With integral hot-dip galvanizing, although the plating solution may not penetrate into the very small gap between the fin and the steel pipe, a complete galvanized layer is formed on the outer surface of the fin and the outer surface of the steel pipe.

The whole hot-dip galvanized spiral fin tube is limited by the thickness of the galvanized layer (when the galvanized layer is thick, the zinc layer is poor in firmness and easy to fall off), and the zinc liquid cannot completely penetrate into the gap, so the fin and The combination rate of the steel pipe is still not high.

In addition, the heat transfer coefficient of zinc is smaller than that of steel (about 78% of steel), so the heat transfer capacity is low.
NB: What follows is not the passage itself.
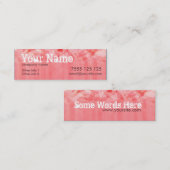 ARTBrushのプロフィールカード スキニー名刺 (正面/裏面)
Zinc is easily corroded in acid, alkali, and sulfide.

Therefore, galvanized spiral finned tubes are not suitable for making air preheaters (recovering boiler flue gas waste heat).

High-frequency high-frequency welded spiral finned tube is one of the most widely used spiral finned tubes at present, and is now widely used in waste heat recovery in electric power, metallurgy, cement industry, petrochemical industry and other industries.

High-frequency welded spiral finned tube is to use the skin effect and proximity effect of high-frequency current to heat the outer surface of the steel strip and steel pipe while the steel strip is wound around the steel pipe until it is in a plastic state or melted. Complete the welding.

This high-frequency welding is actually a solid-phase welding. Compared with methods such as inlaying and brazing (or overall hot-dip galvanizing), it is more advanced in terms of product quality (the welding rate of fins is high, up to 95%), productivity and automation. .

The production principle of the three-roll cross-rolled integral spiral finned tube is as follows: a mandrel is lined inside the bare tube, and driven by the rotation of the roll blade, the seamless steel tube is processed on the outer surface through the cavity formed by the rolling groove and the core head. out fins.

The finned tube produced by this method has high heat transfer efficiency because the base tube and the outer fin are an organic whole, so there is no problem of contact heat resistance loss.

Compared with the welding method, the three-roll cross-rolling method has the advantages of high production efficiency, low consumption of raw materials, and high heat transfer rate of the finned tubes produced.

At present, the three-roll cross-rolled integral spiral finned tube technology has been successfully applied to single-finned tubes or composite finned tubes with copper and aluminum fins, or steel low-finned tubes; steel integrally finned tubes are currently Low-finned tubes are mostly seen in the market, and the materials of integral high-finned tubes are mostly aluminum, copper, etc. And are generally formed by cold rolling.